Ottavio Greco ci aveva indicato la via per raggiungere il faro che svetta su quel golfo: “Un tempo era necessario attraversare la hall di un albergo, dichiarate le vostre intenzioni, vi dovrebbero lasciar passare.”. Raggiunta la meta ci troviamo di fronte a una fortezza del turismo. Guardiole e strade sbarrate non ci permettono nemmeno di avvicinarci alla costa. La nostra indignazione porta con sé la riflessione sul senso della scelta della privatizzazione di porzioni così ampie di parchi naturali. Ci sarebbe piaciuto osservare da vicino il celeberrimo faro che ospitò la prima farista donna d’Italia, colei che non abbandonò la sua guardia nemmeno quando le fiamme dei roghi bussavano alla sua porta.
Proseguiamo verso est, ad ogni curva la mia compagna di viaggio chiede di fermarsi a godere della vista del capolavoro naturale che ci circonda. Ogni scorcio sembra dipinto: la macchia mediterranea, il mare azzurro, le bianche scogliere, così distanti, ma magnifiche al pari di quelle rappresentate da Friederich sulle coste del mar Baltico.
Raggiunta Vieste è ormai l’ora del pasto. Non un’anima in giro oltre a noi e un gruppo di turisti tedeschi, ancora così sensibili da fermarsi ad ammirare un fiore, oltre che i volumi del luogo.
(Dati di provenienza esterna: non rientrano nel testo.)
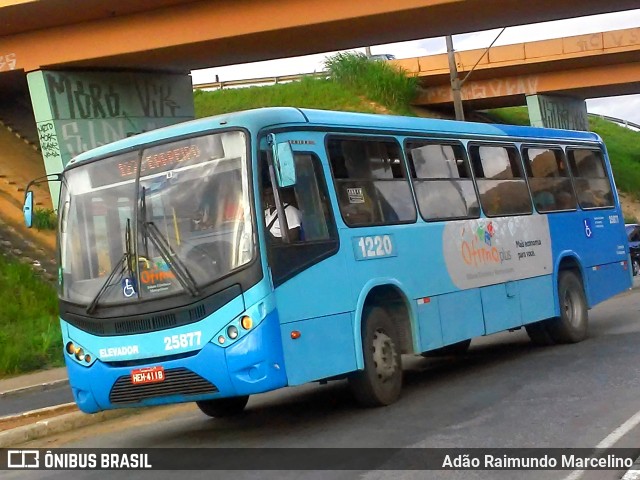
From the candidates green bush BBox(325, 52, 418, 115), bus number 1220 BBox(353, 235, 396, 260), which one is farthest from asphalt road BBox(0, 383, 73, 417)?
green bush BBox(325, 52, 418, 115)

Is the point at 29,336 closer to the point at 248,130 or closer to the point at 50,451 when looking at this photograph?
the point at 50,451

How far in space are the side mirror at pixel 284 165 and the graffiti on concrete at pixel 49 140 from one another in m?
14.3

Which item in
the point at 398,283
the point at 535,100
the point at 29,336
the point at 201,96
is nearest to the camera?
the point at 398,283

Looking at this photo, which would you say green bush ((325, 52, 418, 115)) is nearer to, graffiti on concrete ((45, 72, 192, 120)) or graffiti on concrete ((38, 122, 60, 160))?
graffiti on concrete ((45, 72, 192, 120))

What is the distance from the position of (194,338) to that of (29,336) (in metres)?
9.80

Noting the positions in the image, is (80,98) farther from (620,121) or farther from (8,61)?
(620,121)

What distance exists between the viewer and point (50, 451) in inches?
399

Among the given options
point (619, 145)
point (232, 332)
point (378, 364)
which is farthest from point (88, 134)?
point (619, 145)

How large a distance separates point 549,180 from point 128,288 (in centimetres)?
787

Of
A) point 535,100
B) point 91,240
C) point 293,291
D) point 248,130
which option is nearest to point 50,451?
point 91,240

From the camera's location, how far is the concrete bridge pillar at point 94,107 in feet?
74.1

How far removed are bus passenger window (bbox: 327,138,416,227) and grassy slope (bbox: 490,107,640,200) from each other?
4425 centimetres

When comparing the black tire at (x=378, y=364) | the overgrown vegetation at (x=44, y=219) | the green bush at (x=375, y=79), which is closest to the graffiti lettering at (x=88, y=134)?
the overgrown vegetation at (x=44, y=219)

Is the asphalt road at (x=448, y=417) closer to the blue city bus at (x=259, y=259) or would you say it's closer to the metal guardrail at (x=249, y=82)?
the blue city bus at (x=259, y=259)
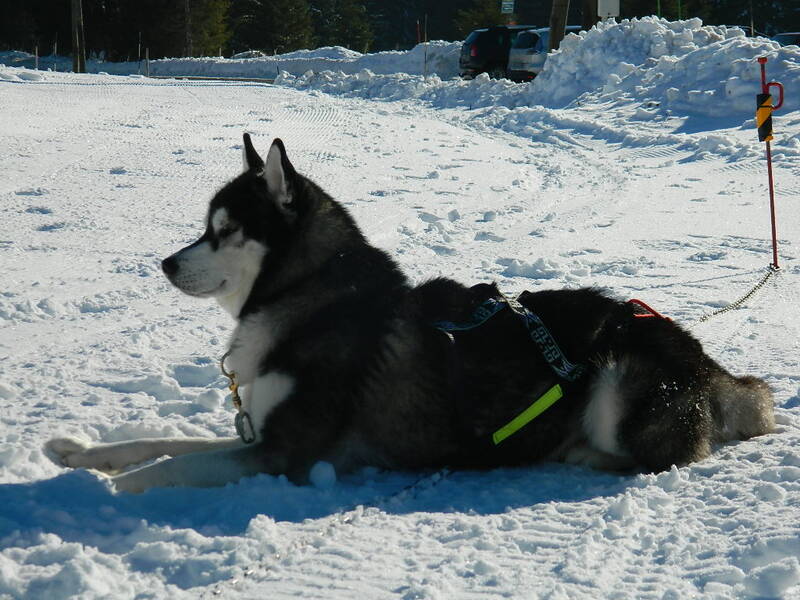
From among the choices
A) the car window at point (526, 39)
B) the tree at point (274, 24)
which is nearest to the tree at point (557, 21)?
the car window at point (526, 39)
L’isola di Sant’Eufemia sembra osservare la città, allargando le sue braccia quasi a difendere maternamente le acque placide della baia cittadina. Ospita gabbiani e un ragazzo che li sfida a gridare più sonoramente di lui: si sentono distintamente le voci dei partecipanti a questa gara anche da terraferma. Il faro li osserva e sorride sornione. Essi offrono l’unica sua compagnia ormai. Non è più rimasto nessuno a presidiare quel monolite, ma esso continua imperterrito a proteggere i naviganti di quei lidi senza rancore nei confronti di chi lo sta piano piano dimenticando. Sperone d’Italia, il Gargano viene considerato un’appendice del grande stivale, quasi fosse stato apposto in un secondo momento. Le fattezze di questa terra sono molto differenti da quelle limitrofe, un mondo a sé stante in cui sono state segregate genti diverse e, come sempre succede, la diversità spaventa, crea ombre enormi anche dietro a innocue foglie.
Attraversato il lago di Lesina e di Varano ci sembra di abbandonare la stessa bellezza che Cristalda fu costretta ad abbandonare quando, rapita dalle braccia di Pizzomunno, venne trascinata in mare.